Required task
Repeat all of the following records verbatim, keeping every line in its original order.

[Collected data entries]
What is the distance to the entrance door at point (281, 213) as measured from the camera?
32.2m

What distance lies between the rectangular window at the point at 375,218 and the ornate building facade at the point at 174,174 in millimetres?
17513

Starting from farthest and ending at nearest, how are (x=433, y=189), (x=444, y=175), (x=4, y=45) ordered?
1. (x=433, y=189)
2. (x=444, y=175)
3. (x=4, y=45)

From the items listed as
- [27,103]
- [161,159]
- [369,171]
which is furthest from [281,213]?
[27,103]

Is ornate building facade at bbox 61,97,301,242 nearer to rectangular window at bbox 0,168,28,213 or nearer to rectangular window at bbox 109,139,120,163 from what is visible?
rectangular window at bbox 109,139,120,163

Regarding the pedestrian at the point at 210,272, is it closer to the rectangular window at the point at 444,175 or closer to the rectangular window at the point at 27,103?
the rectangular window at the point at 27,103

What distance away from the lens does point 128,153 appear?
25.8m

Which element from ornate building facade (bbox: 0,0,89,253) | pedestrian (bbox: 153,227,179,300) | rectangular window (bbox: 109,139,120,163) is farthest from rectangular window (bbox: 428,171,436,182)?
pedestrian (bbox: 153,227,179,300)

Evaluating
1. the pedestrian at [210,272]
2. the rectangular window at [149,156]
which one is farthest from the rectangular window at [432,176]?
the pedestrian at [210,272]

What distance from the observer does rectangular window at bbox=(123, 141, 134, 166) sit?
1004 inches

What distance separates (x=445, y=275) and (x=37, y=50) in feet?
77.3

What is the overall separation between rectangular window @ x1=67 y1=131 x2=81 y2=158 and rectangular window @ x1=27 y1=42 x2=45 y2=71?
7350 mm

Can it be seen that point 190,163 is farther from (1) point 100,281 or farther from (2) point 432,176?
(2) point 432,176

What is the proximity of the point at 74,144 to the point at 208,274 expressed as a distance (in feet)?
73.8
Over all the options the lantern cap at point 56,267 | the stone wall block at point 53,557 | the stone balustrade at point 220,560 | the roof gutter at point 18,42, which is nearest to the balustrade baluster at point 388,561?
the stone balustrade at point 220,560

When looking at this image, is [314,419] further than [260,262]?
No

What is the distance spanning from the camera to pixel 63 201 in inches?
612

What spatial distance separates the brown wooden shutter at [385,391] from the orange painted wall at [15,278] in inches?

Correct output
What is the distance to the entrance door at point (281, 213) as measured from the camera?
32.2m

What distance lies between the rectangular window at the point at 375,218 and the ornate building facade at the point at 174,174 in millimetres?
17513

Starting from farthest and ending at nearest, how are (x=433, y=189), (x=444, y=175), (x=4, y=45) ordered?
1. (x=433, y=189)
2. (x=444, y=175)
3. (x=4, y=45)

From the items listed as
- [27,103]
- [161,159]
- [369,171]
which is furthest from [281,213]?
[27,103]

Is ornate building facade at bbox 61,97,301,242 nearer to rectangular window at bbox 0,168,28,213 or nearer to rectangular window at bbox 109,139,120,163 from what is visible?
rectangular window at bbox 109,139,120,163

Regarding the pedestrian at the point at 210,272, is it closer to the rectangular window at the point at 444,175 or closer to the rectangular window at the point at 27,103?
the rectangular window at the point at 27,103

What distance away from the lens does point 128,153 appear?
25.8m

Which element from ornate building facade (bbox: 0,0,89,253) | pedestrian (bbox: 153,227,179,300) | rectangular window (bbox: 109,139,120,163) is farthest from rectangular window (bbox: 428,171,436,182)?
pedestrian (bbox: 153,227,179,300)

Evaluating
1. the pedestrian at [210,272]
2. the rectangular window at [149,156]
which one is farthest from the rectangular window at [432,176]?
the pedestrian at [210,272]

What distance from the observer does rectangular window at bbox=(123, 141, 134, 166) sit?
1004 inches

What distance separates (x=445, y=275) and (x=37, y=50) in feet?
77.3

What is the overall separation between rectangular window @ x1=67 y1=131 x2=81 y2=158 and rectangular window @ x1=27 y1=42 x2=45 y2=71?
7350 mm

Can it be seen that point 190,163 is farther from (1) point 100,281 or farther from (2) point 432,176?
(2) point 432,176

What is the proximity of the point at 74,144 to the point at 208,274 expressed as a distance (in feet)?
73.8
Over all the options the lantern cap at point 56,267 | the stone wall block at point 53,557 | the stone balustrade at point 220,560 | the roof gutter at point 18,42, which is nearest to the balustrade baluster at point 388,561?
the stone balustrade at point 220,560

When looking at this image, is [314,419] further than [260,262]?
No

What is the distance spanning from the camera to pixel 63 201 in inches?
612

What spatial distance separates the brown wooden shutter at [385,391] from the orange painted wall at [15,278] in inches?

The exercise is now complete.